● Problems to solve:
**a)** In the Hizbullah excerpt, how many Marines were killed in the 1983 bombing of the Marine Corps barracks in Beirut?
**b)** Update the Hizbullah excerpt by writing out the part that opens with the words containing "In an interview" and closes with "of these demands.", with "intermediaries" in place of "mediators".
**c)** Please go on with the Hizbullah excerpt from the point where it stops.

(Source extract)

The US accuses Hizbullah of involvement in the blowing up of the Marine Corps barracks in Beirut in 1983, in which 241 Marines were killed, as well as in the bombing of its embassy there and the kidnap of Western hostages, including several Americans, during Lebanon’s civil war (1975-1990). All that partly explains why Hizbullah has always figured prominently on US lists of “terrorist” groups.

In an interview with the Kuwaiti daily al-Ra’iy al-‘Am (November 16, 2001), Hizbullah secretary-general Sayyid Hassan Nasrallah disclosed that the party had rejected previous US offers, sent through mediators since the September 11, of political recognition in return for ending military action against Israel. Nasrallah said that the secret US offer was linked to three conditions: adopting a new policy that makes a distinction between terrorism and Islam; retreating from involvement in the Palestinian cause and severing ties with the Palestinian Hamas and Islamic Jihad movements; and ending Hizbullah’s strategic relations with Syria. Nasrallah was adamant that Hizbullah’s being put on Washington’s list of “terrorist” organizations resulted from its refusal of these demands.

(End Source extract)
(Data section)

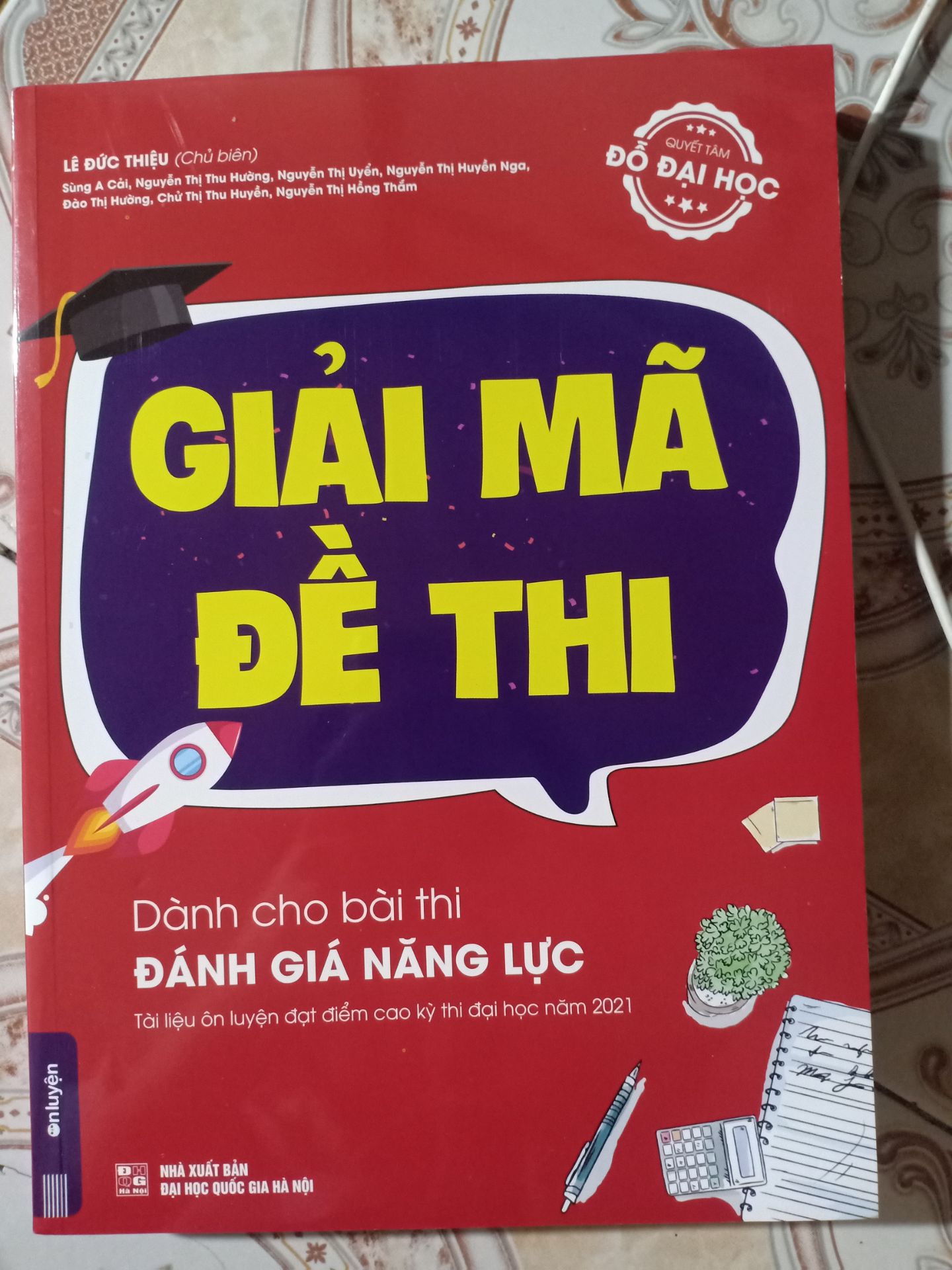 rất đáng tiền mua ạ. Săn sale chỉ 106k cả ship mà nhận được sách rất ok ❤️ nội dung rất thích hợp cho ai cần ôn thi đgnl nhé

(End Data section)

● Expected outputs:
**a)** 241 Marines were killed.

**b)**
In an interview with the Kuwaiti daily al-Ra’iy al-‘Am (November 16, 2001), Hizbullah secretary-general Sayyid Hassan Nasrallah disclosed that the party had rejected previous US offers, sent through intermediaries since the September 11, of political recognition in return for ending military action against Israel. Nasrallah said that the secret US offer was linked to three conditions: adopting a new policy that makes a distinction between terrorism and Islam; retreating from involvement in the Palestinian cause and severing ties with the Palestinian Hamas and Islamic Jihad movements; and ending Hizbullah’s strategic relations with Syria. Nasrallah was adamant that Hizbullah’s being put on Washington’s list of “terrorist” organizations resulted from its refusal of these demands.

**c)**
The rejection of this US diktat is unanimous in Lebanon. The country’s remarkable political and religious diversity often precludes a political consensus, because of a baffling system of fleeting coalitions. Yet this time a rare consensus has emerged: virtually all political entities, parties and personalities have rallied to denounce and reject the US demand for Hizbullah’s assets to be frozen. Support for Hizbullah has even come from sectors that have traditionally criticized its low-intensity war on Israeli troops occupying the Sheba’a Farms, a Lebanese patch of land on the foothills of the Golan Heights that remains under Israeli occupation, because they say that it is damaging economic confidence.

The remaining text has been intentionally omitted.